The path from the outlook and the Reshiram statue down to the ‘Lower Streets’ proved much simpler than Irune expected. After retracing their steps down to the first intersection of the raised street they came from and turning right, she and the rest of Team Forager came across a collapsed span of raised street that had been turned into a ramp heading down to ground level.

Being on firm ground aside, these ‘Lower Streets’ weren’t that different from the cityscape they’d left behind on what Dalton called the ‘Upper Streets’ above them. The main difference was that there were more open areas between them, some of which looked like they’d still be in shade from the towering monoliths all around them even if the sun weren’t currently setting. The main difference that stood out was that these Lower Streets were less rigid and grid-like based on the lines of open spaces she and her teammates came across. In spite of the various shacks that now filled the gaps between the towers, they clearly once aligned with the platforms above. Perhaps those gaps had once used to be broad boulevards of some sort.

What really surprised her was the way that the Lower Streets looked better-kept than the better-lit upper levels, even if she supposed the candle and Luminous Moss lanterns around the shops that were starting to be lit up might have helped with that. Irune supposed it made sense that Pokémon would prefer their homes to be closer to places where they could draw water more easily, but it was still a bit surprising. She’d heard during her wanderings over the past year that in larger settlements, that quarters in higher floors which weren’t easy to fly out of were usually less desirable and cheaper to live in for such reasons.

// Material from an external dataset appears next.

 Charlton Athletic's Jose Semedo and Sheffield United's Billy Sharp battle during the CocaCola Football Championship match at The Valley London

Even if she understood the practicalities behind why that was so, something about Pokémon not wanting to be high up never made sense to her. There was always a liberating feeling from being up high and looking down on the world, one that made her wish sometimes that she’d been born as some other Pokémon who could just spread their wings and fly away as they evolved.

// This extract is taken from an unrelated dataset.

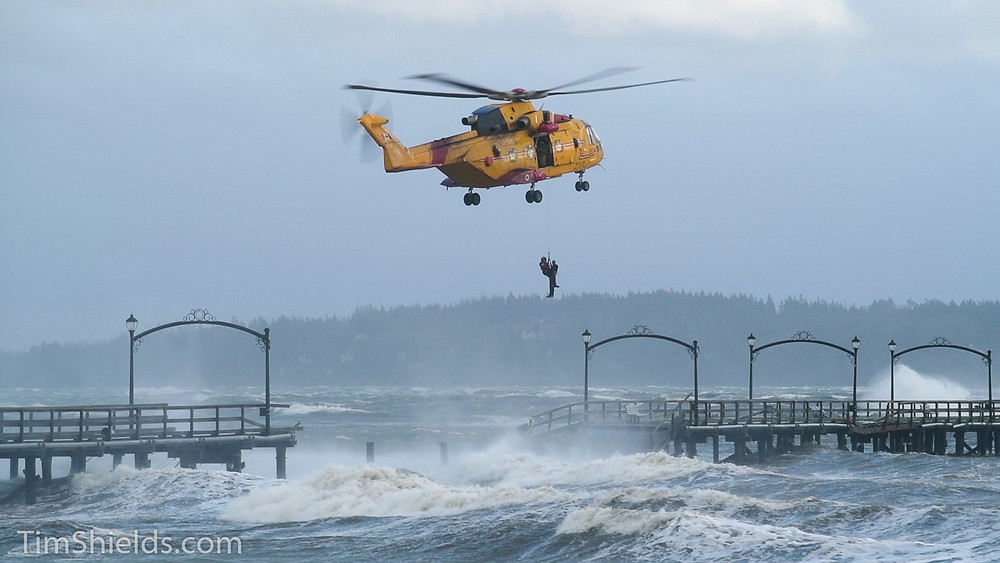 man lifted by helicopter in white rock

She cast a wistful look up at the streets and towers above her, before looking back down towards her teammates and realizing that she didn’t recognize the surroundings of the street they were presently in. Had she been that distracted from constantly glancing skyward? Maybe she had been, since she couldn’t remember ever coming across another place quite like these streets during her wanderings in the past year.

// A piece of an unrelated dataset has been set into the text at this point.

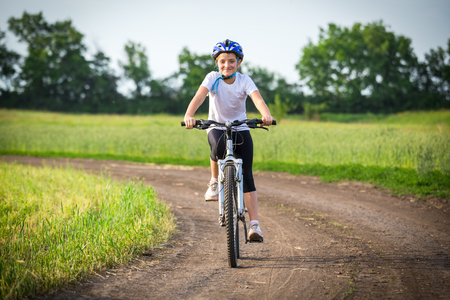 Smiling girl ride on bike on rural landscape Stockfoto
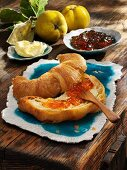A croissant with quince jam and butter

Or hearing another place like it for that matter. One of the things that stood out after Irune paid closer attention to her surroundings was that she could hear Hightongue being spoken, and lots of it. It was a language that Varhyde’s nobles and educated Pokémon were supposed to favor, and she’d learned enough of it from the village school to at least address a Pokémon as “Herr So-and-So” or “Frau Such-and-Such” to be polite when she had to, along with a few phrases she’d picked up on the run which were… much less polite. But even so, much of the ancient tongue was a mystery to her, enough so that most of it might well have been a string of harsh and throaty growls. And yet, she was hearing honest-to-goodness conversations in it on the street—even between the likes of shopkeepers and their customers!

Dankeschön, kommen Sie wieder!ᴰ¹
“Thank you, come again!”


Including from a shop that was coming up on their left which smelled of broth. The speaker was a Druddigon who was dismissing a Cubchoo with a bowl of soup towards a set of simple wooden tables and stools that spilled out into the street before turning back to a pot behind the counter. … “Scarlet Dragon’s Soups”? Maybe those runes over the shopfront weren’t meant to be read in Commontongue. If they weren’t, then that’d make them… “Shardragos Suppen
Druddigon’s Soups
”, at least if she was remembering things right. It certainly sounded really flowery for the name of an eatery, but it definitely rolled off the tongue better that way.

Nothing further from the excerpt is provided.